Sean Park is Senior Malware Scientist within Trend Micro’s Machine Learning Group, an elite team of researchers solving highly difficult problems in the battle against cybercrime. His main research focus is deep learning based threat detection including generative adversarial malware clustering, metamorphic malware detection using semantic hashing and Fourier transform, malicious URL detection with attention mechanism, OS X malware outbreak detection, semantic malicious script autoencoder, and heterogeneous neural network for Android APK detection. He previously worked for Kaspersky, FireEye, Symantec, and Sophos. He also created a critical security system for banking malware at a top Australian bank.

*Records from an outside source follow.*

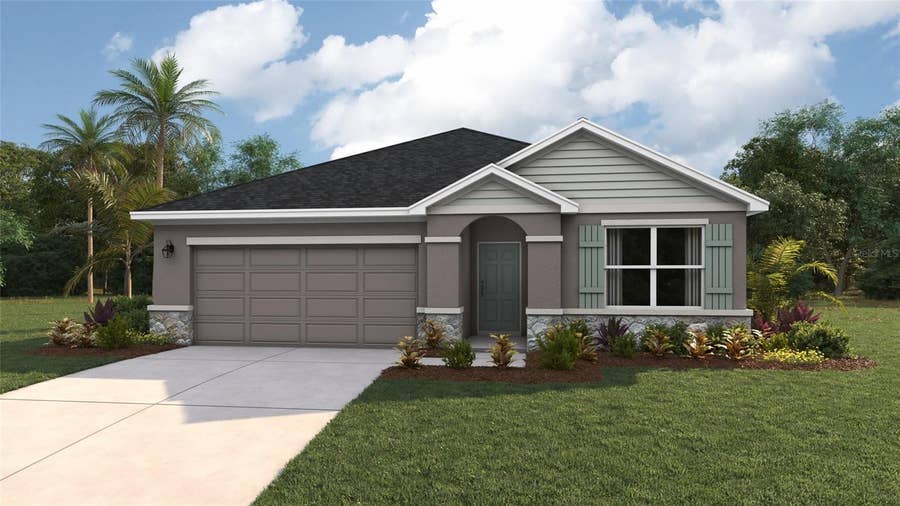 Property photo for 18215 BEEHIVE TERRACE, Bradenton, FL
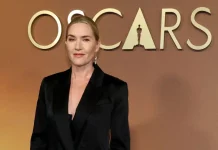 Kate Winslet critica los estándares de belleza de Hollywood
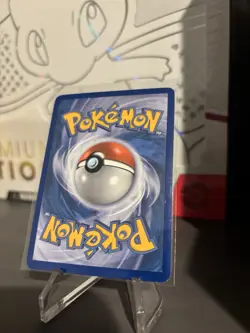 Pokemon TCG Reshiram-Ex Holo Full Art Ultra Rare Card Next Destinities 95/99 LP - Image 2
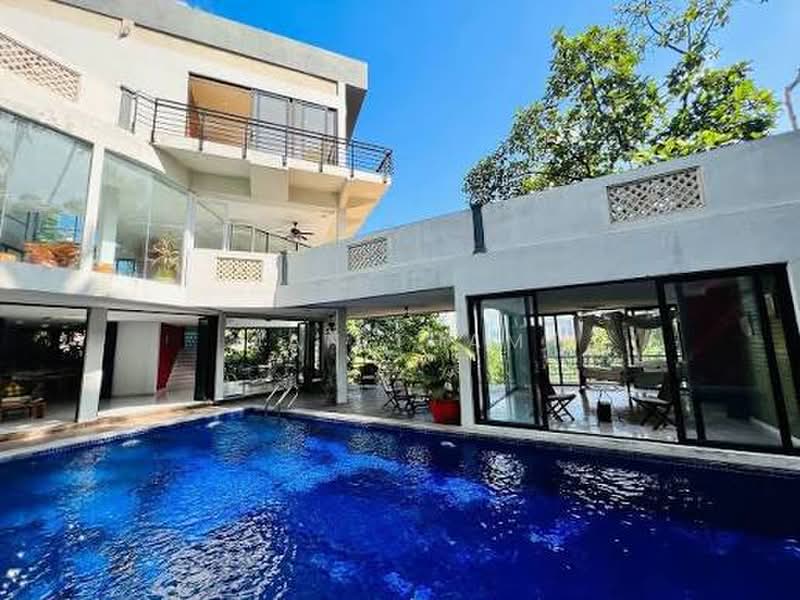 Condominium for Sale at Belvedere - Jan Tham - Exterior - PropertyGuru.com.my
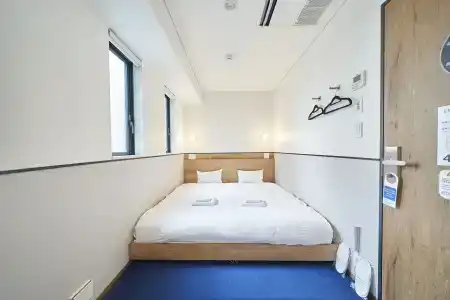 Webase Hakata Hostel - 36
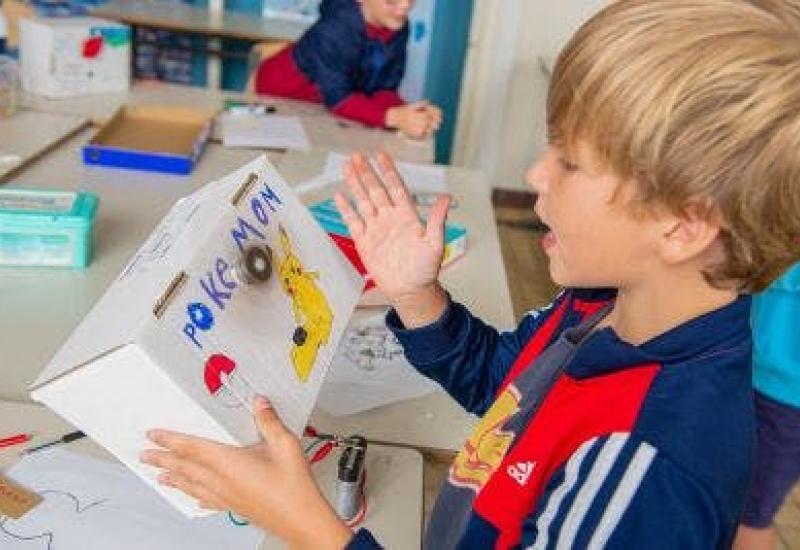 Word Pokémonmaster! © Skillz vzw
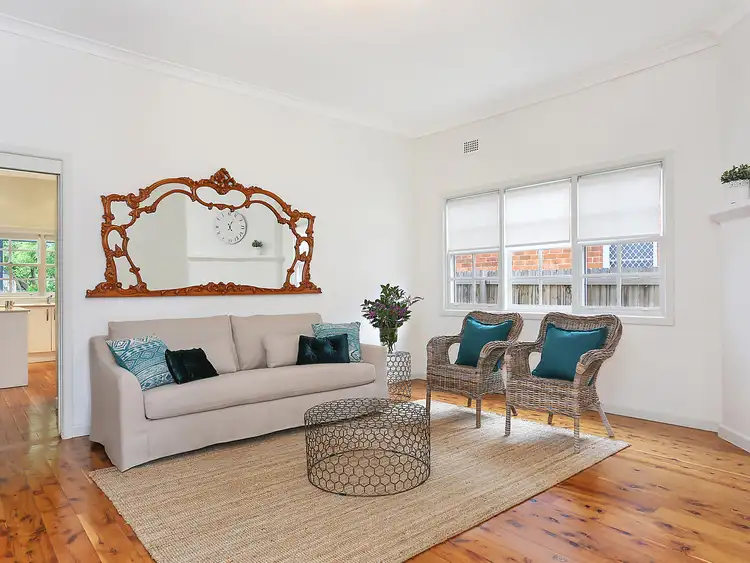 Second view of Homely house listing, 17 Herbert Street, West Ryde NSW 2114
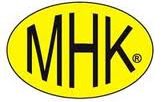 MHK logo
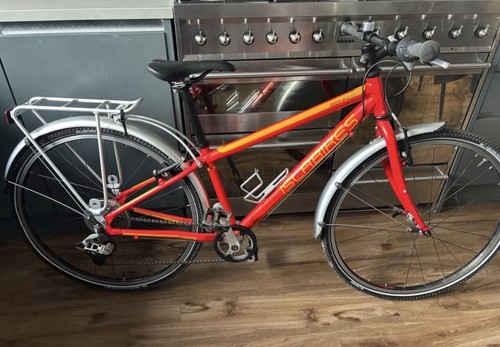 Islabike beinn children - beinn, 26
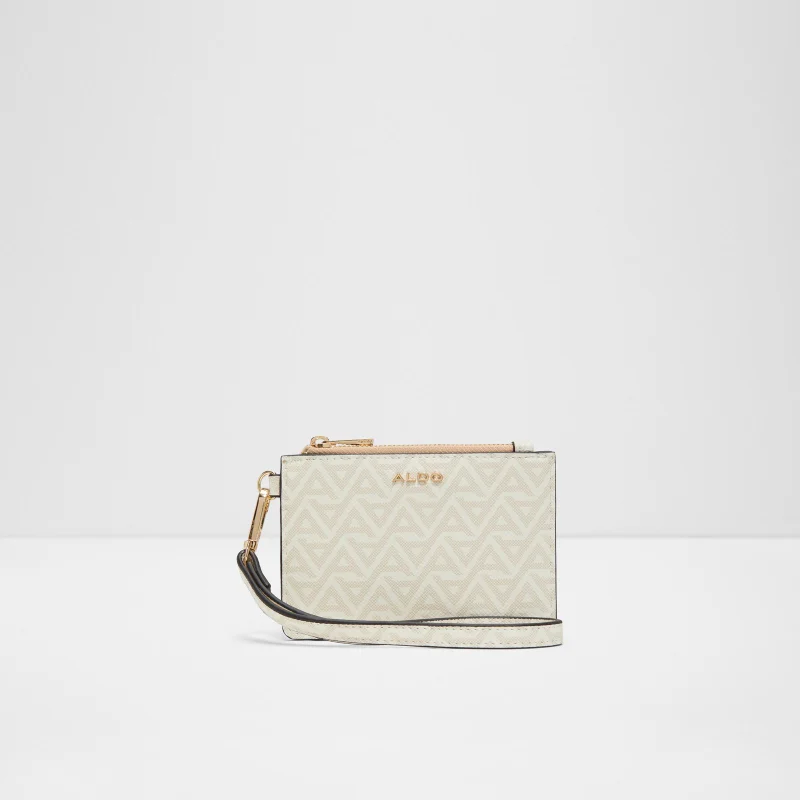 ALDO Zip Closure Wallet
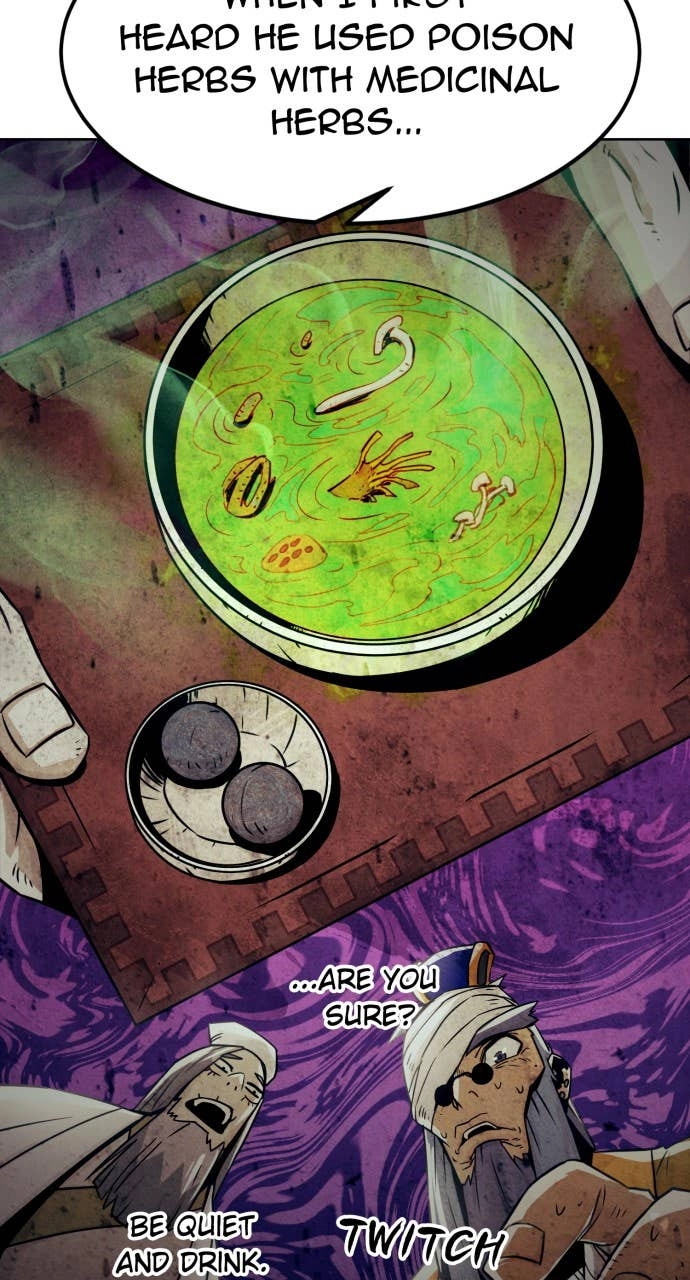 The Dang Clans Swordmaster Heir Just Wants a Normal Life Chapter 30 - Page 7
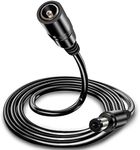 Power Extension Cord, tunghey DC 12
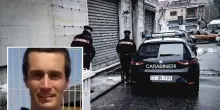 Ucciso a coltellate, confessa il fidanzato della ex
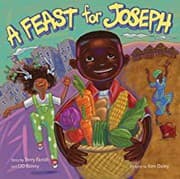Tapa de Feast for Joseph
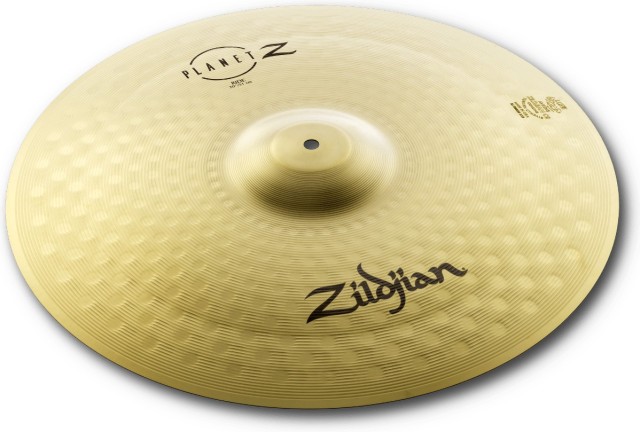 Zildjian Planet Z Set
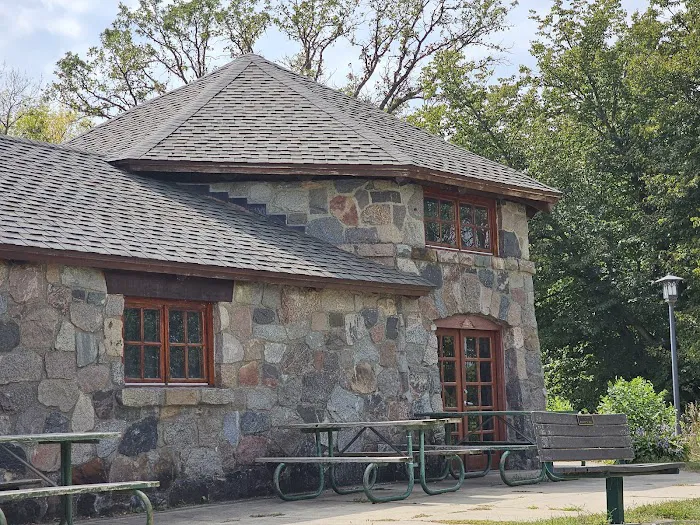 Beeds Lake Campground 8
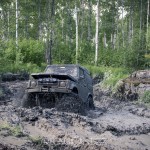 Bessemerträffen Hofors 2014 skogen offroad lera hofors bessemerträffen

Kelly Shortridge is currently a Product Manager at SecurityScorecard, the security risk management platform. In her spare time, she researches applications of behavioral economics and behavioral game theory to information security, on which she’s spoken at conferences internationally, including Black Hat, Hacktivity, Troopers, and ZeroNights. Previously, Kelly was the Product Manager for cross-platform Detection capabilities at BAE Systems, within the Applied Intelligence division, and also co-founded a mobile monitoring and access control startup called IperLane, where she served as COO for almost two years. Prior to IperLane, Kelly was an investment banking analyst at Teneo Capital, responsible for coverage of the data security, intelligence and analytics sectors, advising clients on M&A and capital raising assignments.